Arizona Lawmakers approve Measure, Cities to sell Guns from Buyback Programs

With recent talks of budget cuts, fiscal cliffs and sequesters, and the potential for sweeping Federal gun control, Arizona lawmakers have come up with a creative, yet controversial, way to increase revenue and reduce government waste: To resell the guns turned over in gun buyback programs to the public instead of melting them down. The measure was approved by the state Senate on Tuesday by an 18-12 vote and was approved by the state House last month.

Supporters state that it is a waste of money to hold gun buybacks, only to turn around and destroy the guns that have been collected.

During a buyback in January, Arizona officials collected more than $10,000 worth of firearms, two of which were found to be stolen. The state offered grocery store gift cards in exchange for the firearms and high-capacity magazines: $100 for handguns, shotguns and rifles, $200 for assault weapons, and $10 to $25 for high-capacity magazines that accompany a weapon. However, the funds – for this buyback anyway – were from private donations, not taxpayer money.

Three more gun buybacks are currently scheduled to take place in May. In addition to getting unwanted guns out of the hands of citizens, the program will also offer free gun locks, as well as lessons on safe storage of firearms.

Opinions vary on the effectiveness of the buyback programs. Hildy Saizow, president of Arizonans for Gun Safety, states that the goals of the program – to have a safe place to get rid of unwanted firearms and to increase gun safety at home – “are important, if not critical, to public safety. This is how we can actually save lives.”

However, president of the Phoenix Law Enforcement Association, Joe Clure expresses that the buybacks, “Make people feel good, but they do nothing to reduce violence on the street. The reality of the matter is gun buybacks are doing zero percent for public safety.”

Even Arizona lawmakers aren’t all on the same page about the buybacks either.

Sen. Olivia Cajero Bedford, D-Tucson, cites a study that links loose gun laws to deaths by gun violence, and identifies Arizona as having the fourth-highest rate of gun deaths in the nation.

Yet Sen.

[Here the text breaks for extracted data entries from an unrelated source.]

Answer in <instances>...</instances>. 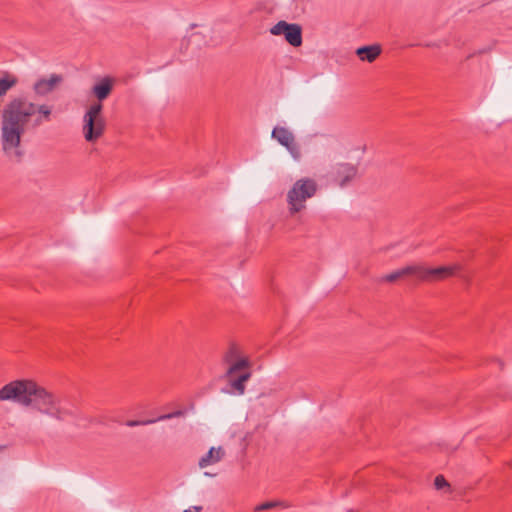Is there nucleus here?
I'll return each instance as SVG.
<instances>
[{
	"label": "nucleus",
	"mask_w": 512,
	"mask_h": 512,
	"mask_svg": "<svg viewBox=\"0 0 512 512\" xmlns=\"http://www.w3.org/2000/svg\"><path fill=\"white\" fill-rule=\"evenodd\" d=\"M36 112L38 116L33 121L34 127L50 121L52 107L47 104L36 105L25 97H15L4 106L1 113V144L4 154L10 161H22L24 151L21 148V138Z\"/></svg>",
	"instance_id": "1"
},
{
	"label": "nucleus",
	"mask_w": 512,
	"mask_h": 512,
	"mask_svg": "<svg viewBox=\"0 0 512 512\" xmlns=\"http://www.w3.org/2000/svg\"><path fill=\"white\" fill-rule=\"evenodd\" d=\"M5 393V397L16 398V403L32 407L60 421L75 415V408L71 404L62 401L32 380H15V387H10Z\"/></svg>",
	"instance_id": "2"
},
{
	"label": "nucleus",
	"mask_w": 512,
	"mask_h": 512,
	"mask_svg": "<svg viewBox=\"0 0 512 512\" xmlns=\"http://www.w3.org/2000/svg\"><path fill=\"white\" fill-rule=\"evenodd\" d=\"M102 109L101 103H93L83 116L82 132L84 139L89 143L96 142L104 134L106 124Z\"/></svg>",
	"instance_id": "3"
},
{
	"label": "nucleus",
	"mask_w": 512,
	"mask_h": 512,
	"mask_svg": "<svg viewBox=\"0 0 512 512\" xmlns=\"http://www.w3.org/2000/svg\"><path fill=\"white\" fill-rule=\"evenodd\" d=\"M317 191L315 180L302 178L297 180L287 193V203L291 214L300 212L305 208L307 199L313 197Z\"/></svg>",
	"instance_id": "4"
},
{
	"label": "nucleus",
	"mask_w": 512,
	"mask_h": 512,
	"mask_svg": "<svg viewBox=\"0 0 512 512\" xmlns=\"http://www.w3.org/2000/svg\"><path fill=\"white\" fill-rule=\"evenodd\" d=\"M459 269L460 267L458 265L441 266L436 268H426L424 266L416 265V277L423 281L442 280L453 276Z\"/></svg>",
	"instance_id": "5"
},
{
	"label": "nucleus",
	"mask_w": 512,
	"mask_h": 512,
	"mask_svg": "<svg viewBox=\"0 0 512 512\" xmlns=\"http://www.w3.org/2000/svg\"><path fill=\"white\" fill-rule=\"evenodd\" d=\"M358 175V167L351 163H337L332 170V180L339 187L348 186Z\"/></svg>",
	"instance_id": "6"
},
{
	"label": "nucleus",
	"mask_w": 512,
	"mask_h": 512,
	"mask_svg": "<svg viewBox=\"0 0 512 512\" xmlns=\"http://www.w3.org/2000/svg\"><path fill=\"white\" fill-rule=\"evenodd\" d=\"M249 366V362L247 359H240L233 363L227 370V375L230 377L231 387L238 392V394H243L245 391V382L249 380L251 377L250 372H244L239 375L237 378H234V375L240 370L247 368Z\"/></svg>",
	"instance_id": "7"
},
{
	"label": "nucleus",
	"mask_w": 512,
	"mask_h": 512,
	"mask_svg": "<svg viewBox=\"0 0 512 512\" xmlns=\"http://www.w3.org/2000/svg\"><path fill=\"white\" fill-rule=\"evenodd\" d=\"M63 77L59 74H52L49 78H40L33 85V91L38 96H46L51 93L61 82Z\"/></svg>",
	"instance_id": "8"
},
{
	"label": "nucleus",
	"mask_w": 512,
	"mask_h": 512,
	"mask_svg": "<svg viewBox=\"0 0 512 512\" xmlns=\"http://www.w3.org/2000/svg\"><path fill=\"white\" fill-rule=\"evenodd\" d=\"M225 456V450L219 447H211L210 450L200 458L198 465L200 468H205L220 462Z\"/></svg>",
	"instance_id": "9"
},
{
	"label": "nucleus",
	"mask_w": 512,
	"mask_h": 512,
	"mask_svg": "<svg viewBox=\"0 0 512 512\" xmlns=\"http://www.w3.org/2000/svg\"><path fill=\"white\" fill-rule=\"evenodd\" d=\"M113 83L114 80L112 78L104 77L93 86L92 92L99 100L98 103H101V101L105 100L110 95L113 89Z\"/></svg>",
	"instance_id": "10"
},
{
	"label": "nucleus",
	"mask_w": 512,
	"mask_h": 512,
	"mask_svg": "<svg viewBox=\"0 0 512 512\" xmlns=\"http://www.w3.org/2000/svg\"><path fill=\"white\" fill-rule=\"evenodd\" d=\"M381 53L379 45L362 46L357 48L356 55L361 61L374 62Z\"/></svg>",
	"instance_id": "11"
},
{
	"label": "nucleus",
	"mask_w": 512,
	"mask_h": 512,
	"mask_svg": "<svg viewBox=\"0 0 512 512\" xmlns=\"http://www.w3.org/2000/svg\"><path fill=\"white\" fill-rule=\"evenodd\" d=\"M285 40L294 47L302 44V28L298 24H291L284 34Z\"/></svg>",
	"instance_id": "12"
},
{
	"label": "nucleus",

Judy Burges, R-Sun City West, states that those who are blaming guns for taking lives are missing the point. “Many here in this body want to blame 30-round magazines and semiautomatic weapons for violence, based on their desire to deal with things that can be controlled. Unfortunately, murder, violence and insanity are built in to the human condition and likely always will be.”

And yet Sen. Rick Murphy, R-Glendale says that it’s not about gun rights at all, but rather property rights. “It’s about protecting taxpayers. It deals with valuable property that is being destroyed … for no good reason, to accomplish nothing other than to make people feel good.”

While gun buyback programs have certainly been a hot topic in the news recently, they aren’t anything new, at least not in Arizona, who has held them for years.

A plaque and flowers for victims of the January 8, 2011 Tucson shooting, are seen during a news conference in TucsonArizona has also been at the center of much of the latest gun control debate, starting with a Tuscan shooting in 2011 that killed six people and wounded former Representative Gabrielle Giffords.

Giffords and her husband, retired astronaut Mark Kelly, have formed the non-profit Americans for Responsible Solutions in addition to being active advocates for changes in gun laws. Of course, Mark Kelly has done his part to keep unsafe guns off of the streets and out of the hands of criminals as well, all without the use of buyback programs, taxpayer money or grocery store gift cards.